Description of the task:
Whichever lines of the entries hold the word "Veterinary" should be identified and copied.

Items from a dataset
--- START ---

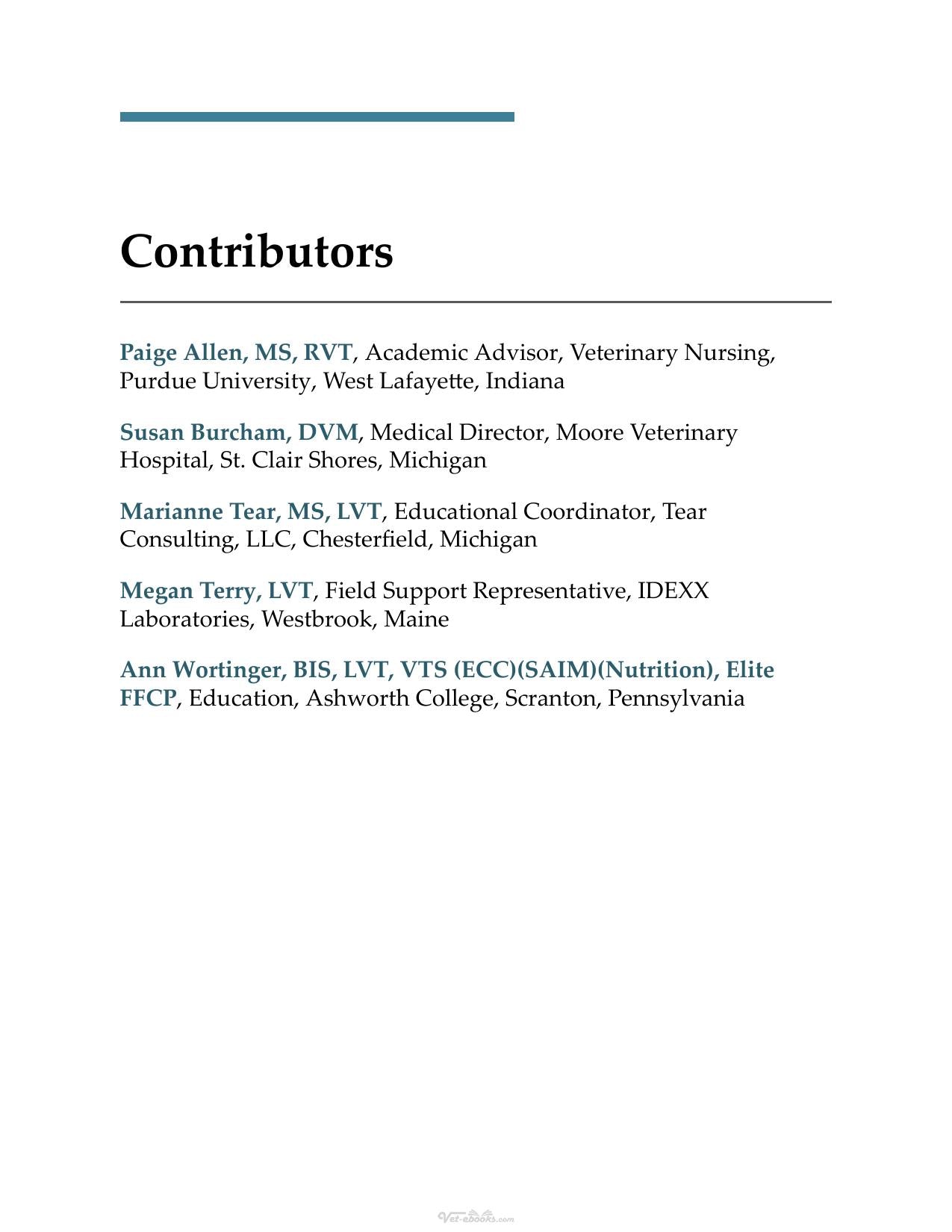 Contributors

Paige Allen, MS, RVT, Academic Advisor, Veterinary Nursing, Purdue University, West Lafayette, Indiana

Susan Burcham, DVM, Medical Director, Moore Veterinary Hospital, St. Clair Shores, Michigan

Marianne Tear, MS, LVT, Educational Coordinator, Tear Consulting, LLC, Chesterfield, Michigan

Megan Terry, LVT, Field Support Representative, IDEXX Laboratories, Westbrook, Maine

Ann Wortinger, BIS, LVT, VTS (ECC)(SAIM)(Nutrition), Elite FFCP, Education, Ashworth College, Scranton, Pennsylvania

Vet-ebooks.com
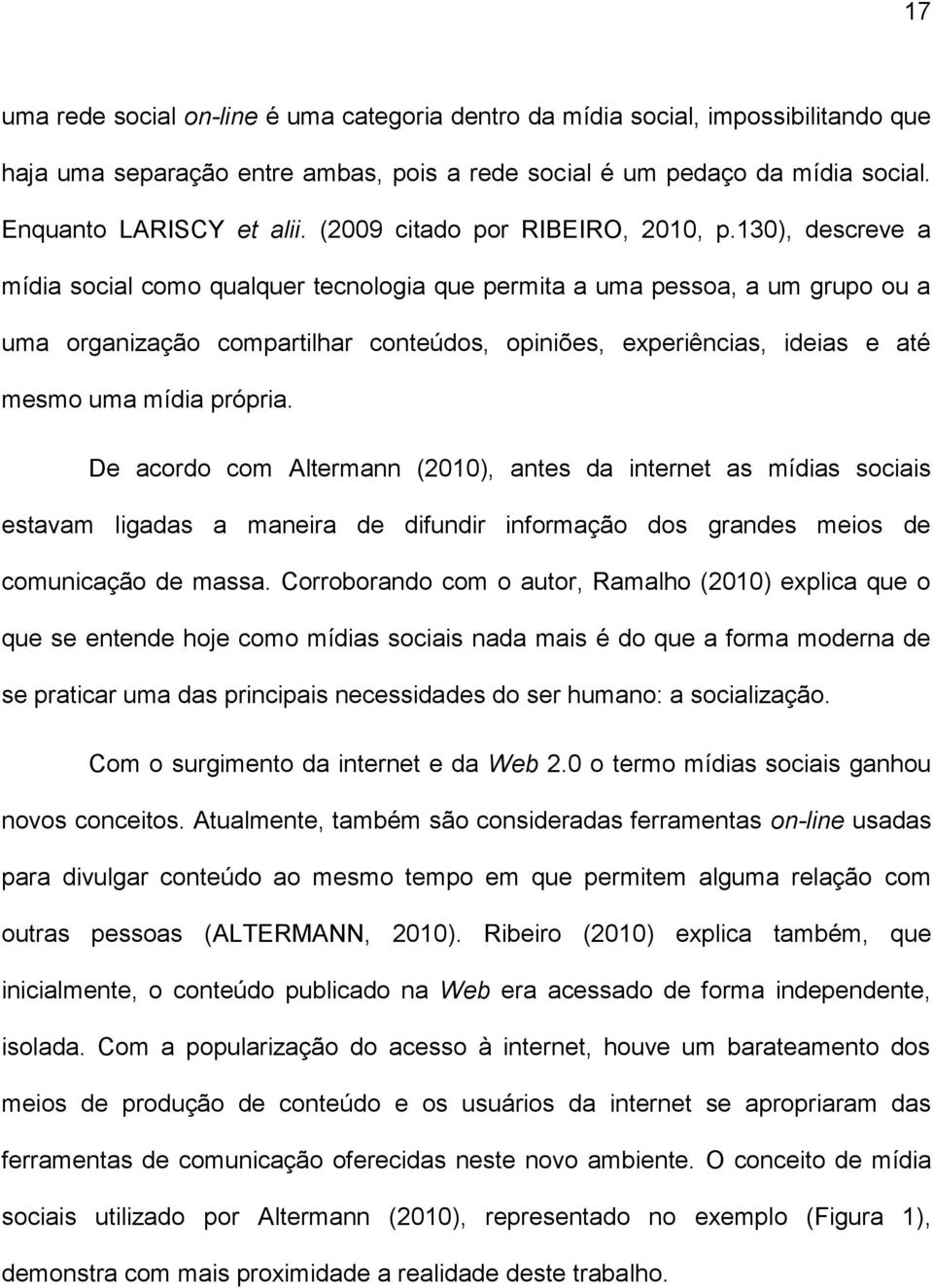 17

uma rede social on-line é uma categoria dentro da mídia social, impossibilitando que haja uma separação entre ambas, pois a rede social é um pedaço da mídia social. Enquanto LARISCY et alii. (2009 citado por RIBEIRO, 2010, p.130), descreve a mídia social como qualquer tecnologia que permita a uma pessoa, a um grupo ou a uma organização compartilhar conteúdos, opiniões, experiências, ideias e até mesmo uma mídia própria.

De acordo com Altermann (2010), antes da internet as mídias sociais estavam ligadas a maneira de difundir informação dos grandes meios de comunicação de massa. Corroborando com o autor, Ramalho (2010) explica que o que se entende hoje como mídias sociais nada mais é do que a forma moderna de se praticar uma das principais necessidades do ser humano: a socialização.

Com o surgimento da internet e da Web 2.0 o termo mídias sociais ganhou novos conceitos. Atualmente, também são consideradas ferramentas on-line usadas para divulgar conteúdo ao mesmo tempo em que permitem alguma relação com outras pessoas (ALTERMANN, 2010). Ribeiro (2010) explica também, que inicialmente, o conteúdo publicado na Web era acessado de forma independente, isolada. Com a popularização do acesso à internet, houve um barateamento dos meios de produção de conteúdo e os usuários da internet se apropriaram das ferramentas de comunicação oferecidas neste novo ambiente. O conceito de mídia sociais utilizado por Altermann (2010), representado no exemplo (Figura 1), demonstra com mais proximidade a realidade deste trabalho.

--- END ---

Solution for this exercise:
Paige Allen, MS, RVT, Academic Advisor, Veterinary Nursing, Purdue University, West Lafayette, Indiana
Susan Burcham, DVM, Medical Director, Moore Veterinary Hospital, St. Clair Shores, Michigan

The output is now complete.